I am hoping to write a sequel to last years story. I wonder how it goes (I can't wait to revisit the characters)

For all of you who have never done it:
Write a Novel of 50k or more words between Nov 1st and 30th. That's 1667 words a day  doable.

www.nanowrimo.org


----------



## Monroe (Oct 2, 2011)

Hey, I did that last year. I finished the challenge, but not the story. I posted the story on an online forum and I still feel guilty about bailing on my readers. I don't think I'll post stories in future so I won't feel bad when I don't finish them.


----------



## Steve (Oct 2, 2011)

Good luck!  I think I'm going to sit this one out, but I'll keep an eye on your progress.  Please keep us posted!


----------



## granfire (Oct 3, 2011)

Monroe said:


> Hey, I did that last year. I finished the challenge, but not the story. I posted the story on an online forum and I still feel guilty about bailing on my readers.
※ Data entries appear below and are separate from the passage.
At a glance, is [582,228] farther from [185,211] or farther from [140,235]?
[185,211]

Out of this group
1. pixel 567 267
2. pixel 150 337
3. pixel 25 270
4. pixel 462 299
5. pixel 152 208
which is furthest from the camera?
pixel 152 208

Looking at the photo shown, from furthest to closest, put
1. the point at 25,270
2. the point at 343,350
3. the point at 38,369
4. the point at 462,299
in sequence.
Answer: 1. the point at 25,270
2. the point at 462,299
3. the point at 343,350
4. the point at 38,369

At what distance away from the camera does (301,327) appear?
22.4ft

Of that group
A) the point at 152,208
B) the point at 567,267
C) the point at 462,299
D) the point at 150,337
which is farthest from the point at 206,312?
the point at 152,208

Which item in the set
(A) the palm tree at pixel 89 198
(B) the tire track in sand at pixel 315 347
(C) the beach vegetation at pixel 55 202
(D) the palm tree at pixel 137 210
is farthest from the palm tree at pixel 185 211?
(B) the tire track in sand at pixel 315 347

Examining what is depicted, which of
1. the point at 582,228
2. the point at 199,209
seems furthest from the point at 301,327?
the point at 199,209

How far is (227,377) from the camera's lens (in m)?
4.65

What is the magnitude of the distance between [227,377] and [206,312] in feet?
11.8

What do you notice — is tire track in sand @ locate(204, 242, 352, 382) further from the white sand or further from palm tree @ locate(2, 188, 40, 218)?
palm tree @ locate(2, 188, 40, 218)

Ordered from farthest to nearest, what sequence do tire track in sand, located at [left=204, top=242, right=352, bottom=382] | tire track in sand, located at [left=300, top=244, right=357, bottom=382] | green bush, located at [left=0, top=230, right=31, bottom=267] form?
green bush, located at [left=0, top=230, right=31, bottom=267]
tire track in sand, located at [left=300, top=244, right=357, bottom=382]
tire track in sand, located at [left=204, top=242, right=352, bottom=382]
I don't think I'll post stories in future so I won't feel bad when I don't finish them.



LOL, it's a cliff hanger!

You can still finish it! maybe this year? :lol:

I think I might try a sequel to last year's story. Through I don't want it t be 'one year later...but it will be hard to imagine springtime weather when it's stormy and rainy outside.


----------



## Monroe (Oct 3, 2011)

granfire said:


> LOL, it's a cliff hanger!
> 
> You can still finish it! maybe this year? :lol:
> 
> I think I might try a sequel to last year's story. Through I don't want it t be 'one year later...but it will be hard to imagine springtime weather when it's stormy and rainy outside.



I enjoy writing, I just don't like the heavy lifting with the endings. Why do I have to tie up loose ends?  hehe

I'd much rather be imagining nice Spring weather while writing during the fall.  I wouldn't have any suggestions about sequels. I've finshed a grand total of 2 stories. *grimace* I wasn't going to push my luck opening them back up.


----------



## granfire (Oct 3, 2011)

hahahahha.

It's the story that never ends!


I actually enjoyed the characters as they developed. Maybe they have another cool adventure.

It was kind of weird. I was eager to find out what was going to happen, though I wrote it myself and could have just as easily sat on the couch just imagining it. 

It was certainly different from the stories that were finished in my head that I am struggling to write down, since I am already near the end on them....


----------



## Monroe (Oct 3, 2011)

granfire said:


> hahahahha.
> 
> It's the story that never ends!
> 
> ...



I found writing less effort posting online with readers giving reviews/critiques. I guess I have fun developing the characters and creating the world. But once I've gotten that down, I'm ready to start making a new plot, new world, new characters. I'm just not very disciplined.


----------



## granfire (Oct 31, 2011)

It starts tomorrow!

ready
Set
WRITE!

:lol:


----------



## granfire (Nov 28, 2011)

oh man, my math is off.

I am looking all excited at my word count and think 'yeah, 6k to go, that's a breeze' then I realize, i am _thirtyfour_ K, not 44...
16k to go, 3 days to do it in...

and I got the ending... just no climax yet...


----------



## granfire (Dec 1, 2011)

Fair warning! I got my 50k words in, just under the wire and in spite of Open Office cheating me out of about 2000 words, give or take. 

Should have read the post about that on the Nano forum, could have saved myself some trouble...

The story is against all expectation not quiet finished, though I have now a really crappy part to work over if I ever get around to edit it.


----------